Personal information
- Full name: Tibor Brink-Joza
- Date of birth: 10 August 1986 (age 38)
- Place of birth: Halmstad, Sweden
- Height: 1.76 m (5 ft 9 in)
- Position(s): Defender

Youth career
- 2001: IF Leikin
- 2002–2004: Halmstads BK

Senior career*
- Years: Team / Apps / (Gls)
- 2004–2007: Halmstads BK / 7 / (0)
- 2008–2010: Falkenbergs FF / 79 / (2)
- 2011–2013: BK Häcken / 25 / (0)
- 2014–2020: Falkenbergs FF / 124 / (1)
- 2014: → Östers IF (loan) / 12 / (0)

International career
- 2007: Sweden U21 / 1 / (0)

= Tibor Joza =

Swedish footballer

Tibor Joza (born 10 August 1986 in Halmstad) is a Swedish football player of Hungarian descent, who played as a defender.

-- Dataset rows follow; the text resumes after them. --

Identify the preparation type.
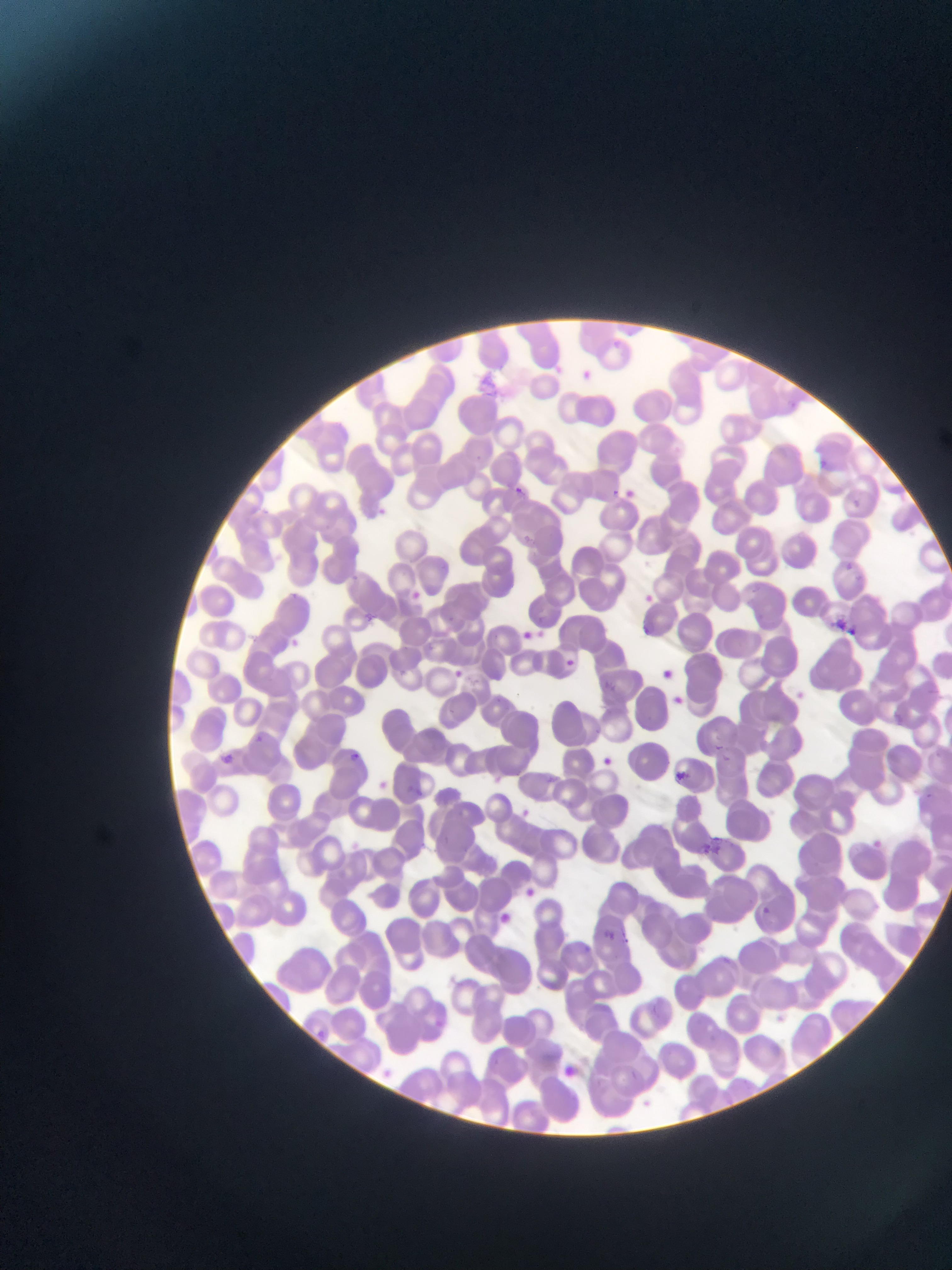
Thin blood film.

Approximate bounding boxes as left top right bottom in pixels.
Summary:
  - Plasmodium parasite locations: 609 338 620 348; 584 368 595 377; 819 460 827 469; 509 483 527 499; 608 486 633 508; 617 487 637 505; 379 506 396 519; 836 558 858 576; 406 588 423 603; 637 590 658 609; 361 612 378 627; 831 619 855 637; 843 623 857 637; 641 624 652 636; 516 627 537 644; 284 635 302 652; 559 655 578 672; 658 666 677 683; 450 668 466 681; 792 688 807 703; 669 695 686 710; 250 732 267 747; 711 744 732 762; 348 749 358 761; 217 750 238 769; 600 754 616 768; 674 769 690 784; 372 778 391 795; 518 806 533 819; 871 837 885 850; 864 839 883 856; 523 886 539 901; 760 905 773 918; 493 910 510 927; 602 928 619 945; 623 935 637 944; 583 940 589 954; 311 1026 330 1044; 558 1064 578 1082; 627 1068 643 1082; 640 1097 654 1110
  - Capture: mobile-phone photograph through a microscope
  - Country: Ghana
  - Image size: 952×1270 pixels
  - Field of view: single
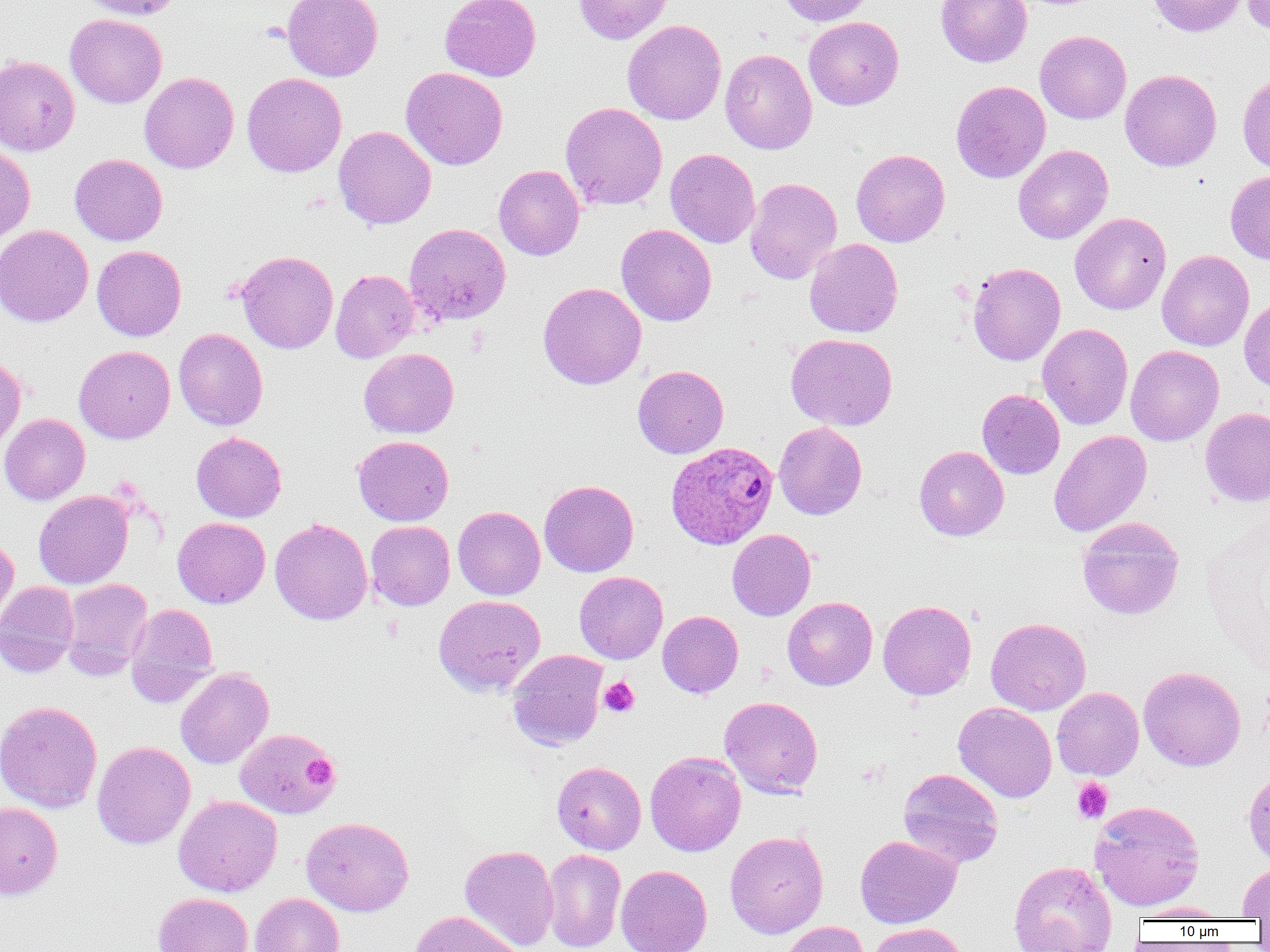
slide-level diagnosis = Plasmodium ovale
platelet locations = approximate bounding boxes as (x1, y1, x2, y2) in pixels: (598, 677, 639, 717), (303, 754, 339, 789), (1073, 778, 1113, 823)
uninfected red blood cell locations = approximate bounding boxes as (x1, y1, x2, y2) in pixels: (77, 0, 183, 20), (281, 0, 383, 81), (440, 0, 540, 82), (573, 0, 674, 44), (777, 0, 874, 26), (936, 0, 1032, 67), (1147, 0, 1249, 37), (1242, 0, 1270, 35), (65, 14, 167, 108), (804, 16, 904, 110), (622, 20, 727, 125), (1035, 30, 1131, 124), (719, 48, 817, 154), (0, 55, 80, 156), (400, 67, 508, 170), (1120, 69, 1222, 171), (139, 72, 239, 173), (241, 72, 347, 177), (1237, 72, 1270, 175), (951, 80, 1051, 183), (560, 102, 667, 210), (333, 126, 436, 230), (0, 142, 35, 243), (1013, 144, 1113, 244), (665, 148, 760, 248), (851, 149, 950, 247), (70, 154, 168, 245), (494, 165, 585, 261), (1225, 171, 1270, 265), (744, 178, 842, 284), (1070, 212, 1171, 314), (404, 223, 511, 326), (0, 224, 93, 327), (615, 224, 716, 326), (804, 238, 903, 338), (92, 245, 186, 341), (236, 250, 338, 354), (1157, 250, 1254, 351), (967, 262, 1065, 366), (330, 269, 420, 363), (538, 282, 646, 389), (1239, 295, 1270, 392), (1037, 323, 1133, 430), (173, 328, 268, 430), (786, 333, 897, 430), (74, 345, 175, 444), (1125, 345, 1224, 446), (359, 348, 459, 438), (0, 355, 26, 453), (632, 365, 729, 459), (977, 389, 1065, 479), (1200, 407, 1270, 506), (0, 413, 90, 505), (774, 422, 867, 520), (1049, 430, 1152, 537), (191, 432, 287, 522), (353, 435, 454, 526), (914, 445, 1009, 541), (539, 479, 639, 577), (33, 490, 133, 589), (453, 506, 545, 600), (1077, 516, 1184, 620), (172, 517, 270, 609), (270, 518, 373, 625), (366, 521, 455, 610), (727, 529, 816, 621), (0, 535, 19, 631), (574, 571, 668, 664), (60, 578, 153, 680), (0, 581, 80, 678), (433, 595, 545, 697), (782, 597, 878, 691), (878, 600, 976, 700), (124, 603, 218, 707), (657, 610, 743, 698), (986, 617, 1091, 715), (508, 649, 608, 751), (1138, 666, 1246, 771), (175, 667, 274, 769), (1052, 687, 1144, 780), (719, 696, 823, 798), (0, 700, 103, 814), (953, 702, 1057, 803), (235, 727, 340, 819), (92, 741, 196, 849), (645, 751, 746, 856), (551, 761, 646, 854), (898, 768, 1003, 868), (1243, 770, 1270, 866), (173, 795, 282, 897), (1089, 800, 1205, 911), (0, 802, 63, 900), (301, 816, 414, 916), (725, 830, 828, 938), (855, 835, 961, 928), (459, 844, 559, 951), (541, 848, 626, 952), (1008, 860, 1117, 952), (1237, 861, 1270, 920), (615, 864, 712, 952), (153, 892, 253, 952), (250, 893, 344, 952), (1129, 903, 1231, 921), (409, 910, 524, 952), (780, 921, 869, 952), (868, 922, 969, 952)
Plasmodium ovale-infected red blood cell locations = approximate bounding boxes as (x1, y1, x2, y2) in pixels: (662, 445, 775, 555)
modality = optical microscopy
preparation = thin blood film
magnification = 1000x
image size = 1270×952 pixels
field of view = one of a larger specimen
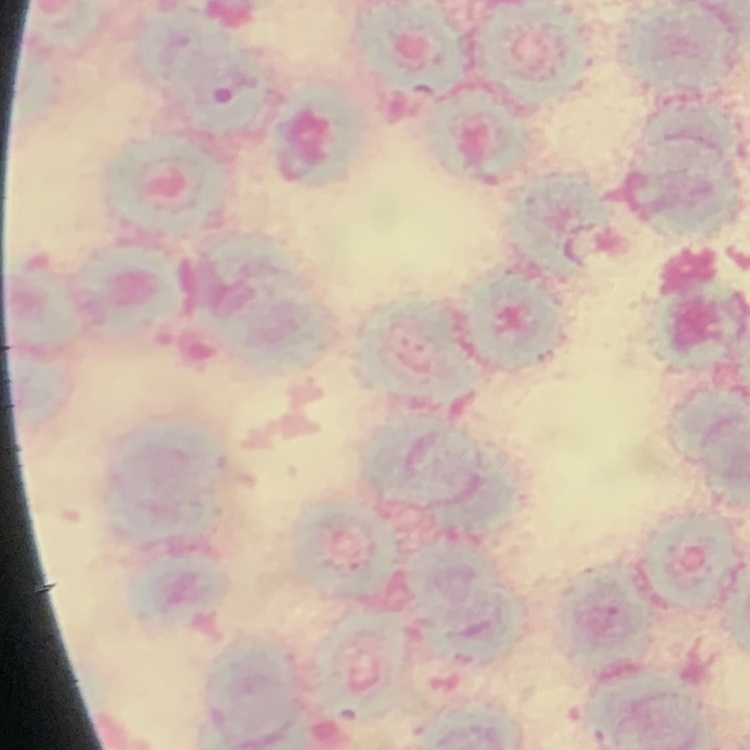
Summary:
  - Erythrocyte morphology: rouleaux formation
  - Stain: Field's or Giemsa
  - Preparation: thin blood smear
  - Image type: square crop of a larger photomicrograph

Joza has played for the Sweden U21s once, in a friendly 2-1 loss against Malta U21.

He started his career in IF Leikin, in 2002 he was signed by Halmstads BK, making his debut for the senior team in 2004. He was linked to Danish Kolding FC, however in December 2007 he signed a contract with Falkenbergs FF in Superettan. Following two successful seasons with Falkenberg he attracted the attention of Allsvenskan again and on November 10, 2010 BK Häcken confirmed the signing of Joza.